Читаем Черное солнце. Депрессия и меланхолия полностью

Без исцеления и без Бога, без ценности и без красоты, если не считать красоту самой болезни, застигнутой на месте ее сущностного разлома, — никогда, быть может, искусство не было катарсичным в столь малой степени. Несомненно, именно по этой причине в нем обнаруживается больше колдовства и чар, чем благодати и прощения, традиционно связываемых с художественным гением. Из текстов Дюрас высвобождается темный и при том легковесный в силу своей рассеянности сговор с болезнью боли и смерти. Она заставляет нас провести рентгеновское исследование нашего безумия… тех опасных границ, на которых рушится тождество смысла, личности и жизни. «Тайна средь бела дня» — говорил Барре о картинах Клода Лоррена. В случае Дюрас мы имеем безумие средь бела дня: «Я помешалась в здравом уме».[222] Мы присутствуем при ничто смысла и чувств, чье угасание сопровождается ясным сознанием, мы — свидетели того, как наши собственные скорби (без всякой трагедийности и энтузиазма, но с абсолютной непреложностью) нейтрализованы в холодной незначимости психического окоченения, минимальном, но также и предельном знаке боли и восхищения.

Кларисе Лиспектор (1924–1977) также предлагает откровение страдания и смерти, которое не предполагает эстетики прощения. Ее «Строитель руин»[223], видимо, противостоит Достоевскому. Герой Лиспектор, такой же убийца женщины, как и Раскольников (но на этот раз речь идет об убийстве собственной жены), встречает двух других женщин — высоконравственную и чувственную. Хотя они и отделяют его от убийства — подобно Соне, спасающей каторжника в «Преступлении и наказании», — они не спасают его и не прощают. Хуже того, они выдают его полиции. Однако такая развязка не является ни изнанкой прощения, ни наказанием. Неотвратимое спокойствие судьбы обрушивается на героев и замыкает роман неумолимой нежностью, быть может, даже женственной, — той, что чем-то напоминает трезвую тональность Дюрас, представляющуюся зеркалом, не испытывающим сострадания к боли, которая живет в субъекте. Хотя универсум Лиспектор, в противоположность универсуму Достоевского, не содержит прощения, он предполагает сообщничество героев, поэтому их связи сохраняются и после разлуки, сплетая невидимую и приветливую среду, остающуюся после завершения романа[224]. К тому же, жестокие новеллы этого автора пронизаны юмором, который, невзирая на изображение зла, приобретает очистительную способность и защищает читателя от кризиса.
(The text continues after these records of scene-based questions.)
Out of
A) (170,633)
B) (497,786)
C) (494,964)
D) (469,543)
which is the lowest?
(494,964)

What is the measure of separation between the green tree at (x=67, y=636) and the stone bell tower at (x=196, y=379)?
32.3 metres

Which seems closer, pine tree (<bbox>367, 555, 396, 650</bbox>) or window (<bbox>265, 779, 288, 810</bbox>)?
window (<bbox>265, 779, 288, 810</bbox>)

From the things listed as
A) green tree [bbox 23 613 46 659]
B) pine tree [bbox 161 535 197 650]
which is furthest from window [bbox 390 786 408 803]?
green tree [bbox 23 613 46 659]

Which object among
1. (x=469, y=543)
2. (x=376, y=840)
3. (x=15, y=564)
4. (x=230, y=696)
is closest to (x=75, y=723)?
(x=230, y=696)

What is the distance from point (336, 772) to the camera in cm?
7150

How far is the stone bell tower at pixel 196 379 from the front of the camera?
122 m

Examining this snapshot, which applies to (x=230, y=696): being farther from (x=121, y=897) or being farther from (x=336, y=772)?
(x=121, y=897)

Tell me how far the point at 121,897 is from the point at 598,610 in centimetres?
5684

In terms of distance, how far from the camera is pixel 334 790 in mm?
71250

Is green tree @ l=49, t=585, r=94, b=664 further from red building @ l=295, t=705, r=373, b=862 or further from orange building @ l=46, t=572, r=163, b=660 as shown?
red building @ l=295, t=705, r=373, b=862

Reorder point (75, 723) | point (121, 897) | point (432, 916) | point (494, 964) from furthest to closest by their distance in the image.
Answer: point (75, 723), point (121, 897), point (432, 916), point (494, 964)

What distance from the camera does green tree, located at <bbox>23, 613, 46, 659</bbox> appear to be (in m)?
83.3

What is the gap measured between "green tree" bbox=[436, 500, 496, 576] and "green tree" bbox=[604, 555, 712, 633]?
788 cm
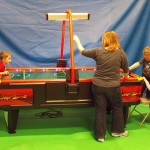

Ничего подобного у Дюрас нет. Смерть и боль — паутина текста, и горе читателю-соучастнику, который падет перед его очарованием: он может навсегда завязнуть в нем. «Кризис литературы», о котором говорили Валери, Кайуа и Бланшо, достигает здесь своеобразного апофеоза. Литература не является ни самокритикой, ни критикой, ни обобщенной амбивалентностью, коварно смешивающей мужчину и женщину, реальное и воображаемое, истинное и ложное в лишенном всяких надежд празднестве не подлинности, которая танцует на вулкане невозможного объекта или необретенного времени… Здесь кризис приводит письмо к тому, чтобы остаться по эту сторону от всякого искажения смысла, и ограничивается обнажением болезни. Эта литература без катарсиса встречает, признает, но также и распространяет ту боль, которая ее мобилизует. Она является изнанкой клинического дискурса — находясь непосредственно рядом с ним и пользуясь при этом вторичными преимуществами болезни, она взращивает ее и приручает, никогда, однако, ее не исчерпывая. Если исходить из этой верности состоянию болезни, можно понять, что некую альтернативу можно найти в неоромантизме кино или же в озабоченности передачей идеологических или метафизических сообщений и размышлений. Начиная с «Разрушить, сказала она» (1969) и до «Болезни смерти» (1982), книги, которая доводит тему любви-смерти до крайней степени концентрации, — тринадцать лет фильмов… постановок, объяснений.[225]